All Christians look to Christ alone for their justification, but not nearly as many also look to Him for their perfect holiness before God.
The blessed truth, though, is that all believers are sanctified in Christ, even as we are justified in Christ.
In ourselves, apart from Christ, we are both guilty and filthy.
We are guilty of breaking God’s law, and we are filthy in God’s sight because of the vile, polluting effect of sin.
We need both forgiveness from our guilt and cleansing from our filth.
Through justification we are forgiven and are declared righteous in the courtroom of God’s justice.
Through the perfect holiness we have in Christ, our moral filth is removed, and we become fit to enter into the very presence of an infinitely holy God and enjoy fellowship with Him.
1 Corinthians 1:30 help us see this objective aspect of sanctification—the holiness we have in Christ alone.
Hebrews 10:10-14 King James Version
10 By the which will we are sanctified through the offering of the body of Jesus Christ once for all.
11 And every priest standeth daily ministering and offering oftentimes the same sacrifices, which can never take away sins:
12 But this man, after he had offered one sacrifice for sins forever, sat down on the right hand of God;
13 From henceforth expecting till his enemies be made his footstool.
14 For by one offering he hath perfected forever them that are sanctified.
Note that we have been made holy.
This speaks of a completed work. The emphasis here is on the holiness we have in Christ through His once-for-all sacrifice.
Verse 14, on the other hand, says, “By one sacrifice he [Christ] has made perfect forever those who are being made holy.”
This verse mentions being made holy—the work of the Holy Spirit in progressive sanctification.

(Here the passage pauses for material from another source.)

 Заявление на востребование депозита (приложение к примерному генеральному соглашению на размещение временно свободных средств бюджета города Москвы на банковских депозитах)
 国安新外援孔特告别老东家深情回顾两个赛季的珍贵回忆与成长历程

But this verse also refers to our completed, objective sanctification in Christ when it speaks of those, He has made perfect forever.

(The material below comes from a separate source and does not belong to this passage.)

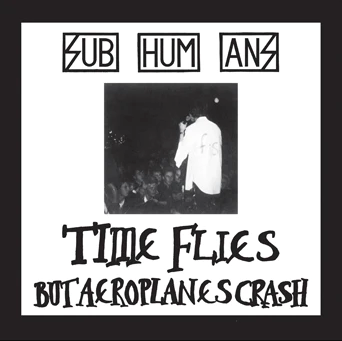 Subhumans- Time Flies + Rats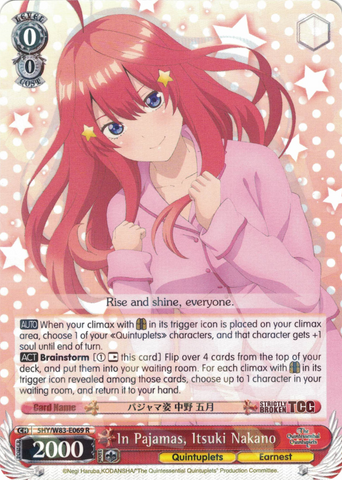 5HY/W83-E069 In Pajamas, Itsuki Nakano - The Quintessential Quintuplets English Weiss Schwarz Trading Card Game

So, in one aspect of sanctification you are already holy because Christ’s holiness is imputed to you. You have been made perfect forever.
In another aspect, you are being made holy day by day through the work of the Holy Spirit imparting Christ’s life to you.

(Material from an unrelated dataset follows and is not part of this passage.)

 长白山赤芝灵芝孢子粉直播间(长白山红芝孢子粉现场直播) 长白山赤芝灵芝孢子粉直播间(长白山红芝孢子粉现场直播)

Holiness should be an objective for your daily life.
But to live by grace, you must never, never look to the work of the Holy Spirit in you as the basis for your relationship with God.
You must always look outside of yourself to Christ. You will never be holy enough through your own efforts to come before God. You are holy only through Christ.
Two parallel passages in Paul’s letters to the Ephesians and Colossians should encourage all of us:
For he chose us in him before the creation of the world to be holy and blameless in his sight. EPHESIANS 1:4
But now he has reconciled you by Christ’s physical body through death to present you holy in his sight, without blemish and free from accusation. COLOSSIANS 1:22
The common teaching in both verses is that we are holy and blameless in God’s sight.